WASHINGTON -- It's beyond debate that the landmark civil rights victories of the '50s and '60s created dramatically better economic opportunities for African-Americans. In 1960, six years after Brown vs. Board of Education ushered in an era of relative desegregation, slightly more than three-quarters of a million blacks worked at middle-class jobs. That number had swelled to almost 7 million by 1995 and continues to grow.
The apparent prosperity of many blacks and the tremendous advances American society has made in terms of race relations have led some optimistic observers to declare that color no longer matters.
That's wishful thinking, according to Thomas M. Shapiro. The substantial progress of blacks does not "suggest by any stretch of the imagination that we have seen the dawning of the age of racial parity in the United States," he writes in his persuasive new book, "The Hidden Cost of Being African-American."

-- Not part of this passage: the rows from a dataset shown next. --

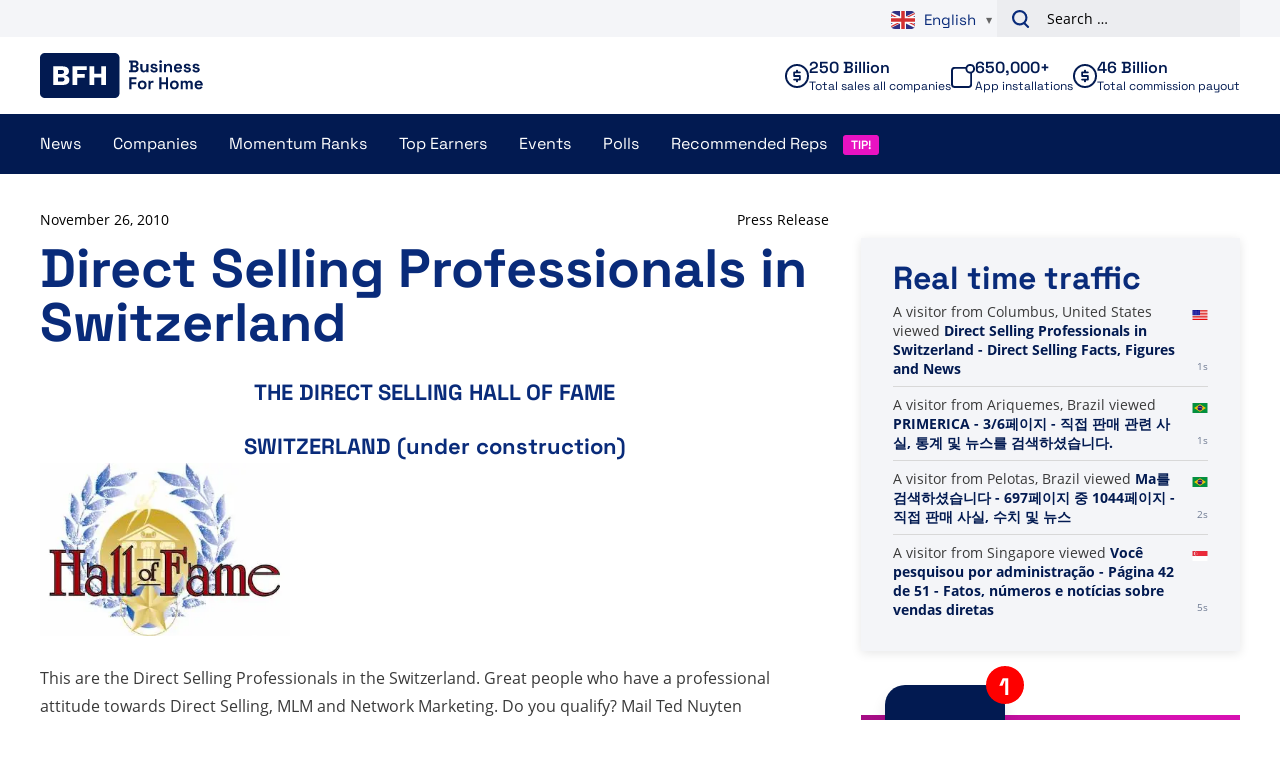

--- FILE ---
content_type: text/plain; charset=UTF-8
request_url: https://www.businessforhome.org/traffic-list/?EIO=4&transport=polling&t=PlDJ5-m&sid=VHuIHqgS0H15cqcDqxM7
body_size: 90
content:
42["new_visit",{"location":{"city":"Ariquemes","country":"Brazil","iso":"BR"},"page":{"title":"PRIMERICA - 3/6페이지 - 직접 판매 관련 사실, 통계 및 뉴스를 검색하셨습니다.","url":"https://ko.businessforhome.org/?paged=3&s=PRIMERICA&post_type=post","id":"38752"},"time":1768675893}]42["new_visit",{"location":{"city":"Columbus","country":"United States","iso":"US"},"page":{"title":"Direct Selling Professionals in Switzerland - Direct Selling Facts, Figures and News","url":"https://www.businessforhome.org/2010/11/direct-selling-professionals-in-switzerland/","id":"7291"},"time":1768675893}]

--- FILE ---
content_type: text/plain; charset=UTF-8
request_url: https://www.businessforhome.org/traffic-list/?EIO=4&transport=polling&t=PlDJ5w3
body_size: -193
content:
0{"sid":"VHuIHqgS0H15cqcDqxM7","upgrades":["websocket"],"pingInterval":25000,"pingTimeout":5000}

--- FILE ---
content_type: text/plain; charset=UTF-8
request_url: https://www.businessforhome.org/traffic-list/?EIO=4&transport=polling&t=PlDJ5yT&sid=VHuIHqgS0H15cqcDqxM7
body_size: 786
content:
40{"sid":"-pPPiAdK3adnNBDRqxM8"}42["data_init",{"servertime":1768675893,"visitors":[{"location":{"city":"Pelotas","country":"Brazil","iso":"BR"},"page":{"title":"Ma를 검색하셨습니다 - 697페이지 중 1044페이지 - 직접 판매 사실, 수치 및 뉴스","url":"https://ko.businessforhome.org/?paged=697&s=Ma&post_type=post","id":"46350"},"time":1768675892},{"location":{"country":"Singapore","iso":"SG"},"page":{"title":"Você pesquisou por administração - Página 42 de 51 - Fatos, números e notícias sobre vendas diretas","url":"https://pt.businessforhome.org/?paged=42&s=administration","id":"44635"},"time":1768675889},{"location":{"city":"Ourinhos","country":"Brazil","iso":"BR"},"page":{"title":"귀하가 검색한 항목 - 페이지 10/11 - 직접 판매 사실, 수치 및 뉴스","url":"https://ko.businessforhome.org/?paged=10&s&post_type=page","id":"757"},"time":1768675889},{"location":{"city":"Mexico City","country":"Mexico","iso":"MX"},"page":{"title":"MLM Celebrities Archives - Page 27 of 36 - Direct Selling Facts, Figures and News","url":"https://www.businessforhome.org/category/mlm-celebrities/page/27/","id":"142161"},"time":1768675888},{"location":{"city":"Mexico City","country":"Mexico","iso":"MX"},"page":{"title":"MLM Celebrities Archives - Page 5 of 36 - Direct Selling Facts, Figures and News","url":"https://www.businessforhome.org/category/mlm-celebrities/page/5/","id":"181865"},"time":1768675886},{"location":{"country":"China","iso":"CN"},"page":{"title":"لقد بحثت عن APL - الصفحة 17 من 18 - حقائق وأرقام وأخبار البيع المباشر","url":"https://ar.businessforhome.org/?paged=17&s=APL","id":"30909"},"time":1768675882},{"location":{"country":"China","iso":"CN"},"page":{"title":"Você pesquisou os 100 principais - Página 6 de 175 - Fatos, números e notícias sobre vendas diretas","url":"https://pt.businessforhome.org/?s=Top%20100%20&paged=6&post_type=post","id":"193847"},"time":1768675882},{"location":{"country":"China","iso":"CN"},"page":{"title":"Você pesquisou por Market America, Inc. - Página 50 de 55 - Fatos, números e notícias sobre vendas diretas","url":"https://pt.businessforhome.org/?paged=50&s=Market+America%2C+Inc.+&post_type=post","id":"25386"},"time":1768675881},{"location":{"country":"Japan","iso":"JP"},"page":{"title":"Business For Home Uses WordProof Blockchain Technology To Protect Our Content - Direct Selling Facts, Figures and News","url":"https://www.businessforhome.org/2021/03/business-for-home-uses-wordproof-blockchain-technology-to-protect-our-content/","id":"158071"},"time":1768675881},{"location":{"country":"United States","iso":"US"},"page":{"title":"Szukałeś piękna – Strona 132 z 133 – Fakty, liczby i aktualności dotyczące sprzedaży bezpośredniej","url":"https://pl.businessforhome.org/?paged=132&s=Beauty&post_type=post","id":"14912"},"time":1768675881}]}]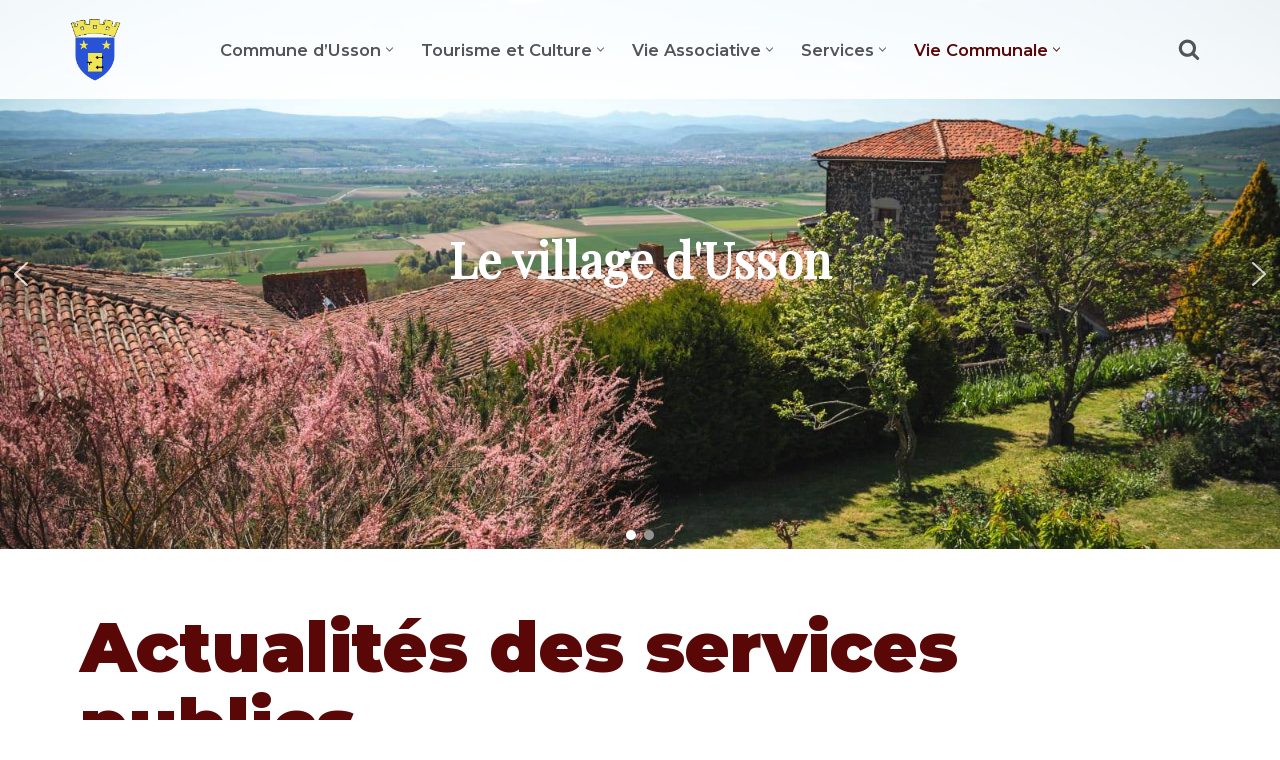

--- FILE ---
content_type: text/css
request_url: https://www.usson.fr/wp-content/uploads/elementor/css/post-622.css?ver=1767813399
body_size: 488
content:
.elementor-widget-spacer .neb-protected-content-message, .elementor-widget-spacer .protected-content-error-msg{font-family:var( --e-global-typography-secondary-font-family ), Sans-serif;font-weight:var( --e-global-typography-secondary-font-weight );}.elementor-622 .elementor-element.elementor-element-bfa2d44{--spacer-size:30px;}.elementor-widget-html .neb-protected-content-message, .elementor-widget-html .protected-content-error-msg{font-family:var( --e-global-typography-secondary-font-family ), Sans-serif;font-weight:var( --e-global-typography-secondary-font-weight );}.elementor-622 .elementor-element.elementor-element-45731b3{--spacer-size:30px;}.elementor-widget-text-editor .neb-protected-content-message, .elementor-widget-text-editor .protected-content-error-msg{font-family:var( --e-global-typography-secondary-font-family ), Sans-serif;font-weight:var( --e-global-typography-secondary-font-weight );}.elementor-widget-text-editor{font-family:var( --e-global-typography-text-font-family ), Sans-serif;font-weight:var( --e-global-typography-text-font-weight );color:var( --e-global-color-text );}.elementor-widget-text-editor.elementor-drop-cap-view-stacked .elementor-drop-cap{background-color:var( --e-global-color-primary );}.elementor-widget-text-editor.elementor-drop-cap-view-framed .elementor-drop-cap, .elementor-widget-text-editor.elementor-drop-cap-view-default .elementor-drop-cap{color:var( --e-global-color-primary );border-color:var( --e-global-color-primary );}.elementor-622 .elementor-element.elementor-element-502ceb7{--spacer-size:50px;}.elementor-widget-eael-cta-box .neb-protected-content-message, .elementor-widget-eael-cta-box .protected-content-error-msg{font-family:var( --e-global-typography-secondary-font-family ), Sans-serif;font-weight:var( --e-global-typography-secondary-font-weight );}.elementor-622 .elementor-element.elementor-element-7a10209 .eael-call-to-action.bg-img{background-repeat:no-repeat;background-position:center;background-size:cover;}.elementor-622 .elementor-element.elementor-element-7a10209 .eael-call-to-action{max-width:1170px;background-color:#f4f4f4;}.elementor-622 .elementor-element.elementor-element-7a10209 .eael-call-to-action.bg-img:after{background-color:#f4f4f4;}.elementor-622 .elementor-element.elementor-element-7a10209 .eael-call-to-action.cta-preset-1:not(.cta-preset-2) .cta-button:not(.cta-secondary-button){color:#590707;background:#FFFFFF;}.elementor-622 .elementor-element.elementor-element-7a10209 .eael-call-to-action .cta-button:not(.cta-secondary-button){border-radius:15px;box-shadow:2px 2px 10px 0px rgba(0,0,0,0.5);}.elementor-622 .elementor-element.elementor-element-7a10209 .eael-call-to-action.cta-preset-1:not(.cta-preset-2) .cta-button:hover:not(.cta-secondary-button){color:#f9f9f9;background:var( --e-global-color-nvsecondaryaccent );}.elementor-622 .elementor-element.elementor-element-7a10209 .eael-call-to-action.cta-preset-1:not(.cta-preset-2) .cta-button:after:not(.cta-secondary-button){background:var( --e-global-color-nvsecondaryaccent );}.elementor-622 .elementor-element.elementor-element-7a10209 .eael-call-to-action .cta-button.effect-1:after{background:var( --e-global-color-nvsecondaryaccent );}.elementor-622 .elementor-element.elementor-element-7a10209 .eael-call-to-action .cta-button.effect-2:after{background:var( --e-global-color-nvsecondaryaccent );}.elementor-622 .elementor-element.elementor-element-33dbca5{--spacer-size:50px;}

--- FILE ---
content_type: text/css
request_url: https://www.usson.fr/wp-content/uploads/themeisle-gutenberg/widgets-1745576476.css?ver=3.1.4
body_size: 39
content:
#wp-block-themeisle-blocks-advanced-heading-9a23413e{font-family:MedievalSharp;font-weight:400;font-style:normal;font-size:36px;--text-align:center}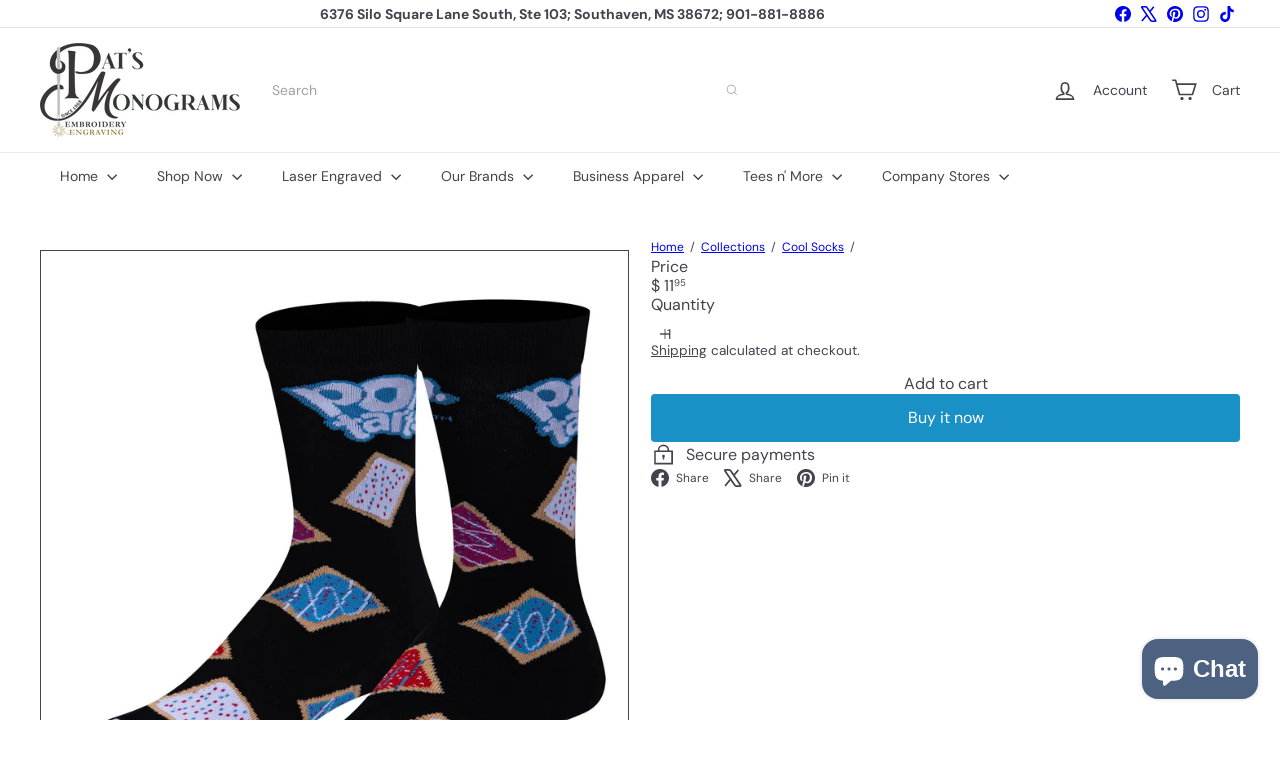

--- FILE ---
content_type: text/javascript
request_url: https://patsmonograms.net/cdn/shop/t/34/assets/block.product-buy-buttons.gift-form.js?v=46785361256357036371760383479
body_size: -126
content:
import{EVENTS}from"util.events";class GiftCardRecipientForm extends HTMLElement{constructor(){super(),this.checkboxInput=this.querySelector('.recipient-form__checkbox input[type="checkbox"]'),this.emailInput=this.querySelector(".recipient-form__email"),this.nameInput=this.querySelector(".recipient-form__name"),this.messageInput=this.querySelector(".recipient-form__message"),this.dateInput=this.querySelector(".recipient-form__date"),this.addEventListener("change",()=>this.onChange()),this.recipientFields=this.querySelector(".recipient-fields"),this.checkboxInput.addEventListener("change",()=>{this.recipientFields.style.display=this.checkboxInput.checked?"block":"none"})}connectedCallback(){this.abortController=new AbortController,document.addEventListener(EVENTS.ajaxProductError,event=>{event.target.querySelector('[name="id"]').value===this.dataset.productVariantId&&this.displayErrorMessage(event.detail.errorMessage)},{signal:this.abortController.signal}),document.addEventListener(EVENTS.ajaxProductAdded,event=>{event.target.querySelector('[name="id"]').value===this.dataset.productVariantId&&(this.clearInputFields(),this.clearErrorMessage())},{signal:this.abortController.signal})}disconnectedCallback(){this.abortController.abort()}onChange(){this.checkboxInput.checked||(this.clearInputFields(),this.clearErrorMessage())}clearInputFields(){for(const element of this.querySelectorAll(".field__input"))element.value=""}displayErrorMessage(body){if(this.clearErrorMessage(),body)return Object.entries(body).forEach(([key,value])=>{const inputElement=this[`${key}Input`];inputElement&&(inputElement.setAttribute("aria-invalid",!0),inputElement.classList.add("field__input--error"))})}clearErrorMessage(){for(const inputElement of this.querySelectorAll(".field__input"))inputElement.setAttribute("aria-invalid",!1),inputElement.removeAttribute("aria-describedby"),inputElement.classList.remove("field__input--error")}}customElements.define("gift-card-recipient-form",GiftCardRecipientForm);
//# sourceMappingURL=/cdn/shop/t/34/assets/block.product-buy-buttons.gift-form.js.map?v=46785361256357036371760383479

After he and his team of researchers interviewed nearly 200 families in Boston, Los Angeles and St. Louis, Shapiro arrived at a conclusion that won't surprise many African-Americans: "Black and white professionals in the same occupation earning the same salary typically move through life with significantly unequal housing, residential and educational prospects, which means that their children are not really on the same playing field."
Shapiro, a sociology professor at Brandeis University, argues that efforts to measure economic well-being and inequality tend to focus on income, education and jobs -- a narrow focus that inevitably yields an incomplete picture.
The emphasis, he suggests, should be on wealth, not income. During a phone interview last week, I asked him to explain the difference. "Income is the money people receive from our jobs or substitutes for jobs such as Social Security or unemployment," he said. "For most people it's a paycheck, which the majority of us use to reproduce our existence," i.e., buy basic necessities and keep a roof over our heads. "We use wealth as much more of a storehouse of assets rather than a stream," Shapiro said. Wealth typically takes the form of home equity plus savings accounts, stocks and bonds.
"In most families when they have assets, especially when they're above $5,000, they think of them as moving-ahead money," he said, "not only as a safety net but also for moving ahead, launching and stabilizing social mobility, such as taking advantage of a business opportunity or paying for private school for their kid."
The official poverty rate for blacks is 24.1 percent, but when Shapiro factors in wealth considerations, he comes up with 55 percent. He acknowledges that far too many white families -- 26 percent -- fare poorly by his formula as well. "Four in 10 American families live a pretty fragile existence in terms of asset stability," he said. "They really can't survive a crisis very well." In such households there is no moving-ahead money; just staying-alive money.
And blacks continue to have less of it than whites. Conservatives tend to attribute lingering disparities to blacks themselves, blaming lousy saving habits, irresponsible sexual behavior and criminal activity. There's no doubt that such things help keep some poor people impoverished, but what if we're not talking about poor people?
"Even black and white families with equal accomplishments are separated by a dramatic wealth gap," Shapiro says. In his view, there are still too many ways in which "being black disadvantages even successful, hard-working, playing-by-the-rules, middle-class blacks."
That kind of talk will certainly rile folks who think black people should quietly appreciate their good fortune and stop complaining about what they don't have. I get letters from readers who argue as much, emphatically telling me that my people need to "get over slavery."
But you don't have to go as far back as slavery to trace the source of economic inequality, Shapiro said. He cited as an example some neighborhoods that sprang up following World War II, communities that for years barred blacks and other minorities. "Those kinds of communities have increased tremendously in value. That's the wealth that's being passed down in families."
For obvious reasons, previous generations of blacks had little of economic value to pass down. Consequently, their descendants are forced to go without the generational transfers of wealth that many whites rely on for things such as down payments for houses. Shapiro derides these forms of seldom-measured assistance as "wealthfare."
He demurred when I asked him if he thought whites would willingly give up such advantages -- if he could convince them that they existed at all. His book is "part of a larger, more honest conversation to have in the U.S.," he said, "about how families become successful and the linkages in some instances between advantage and disadvantage."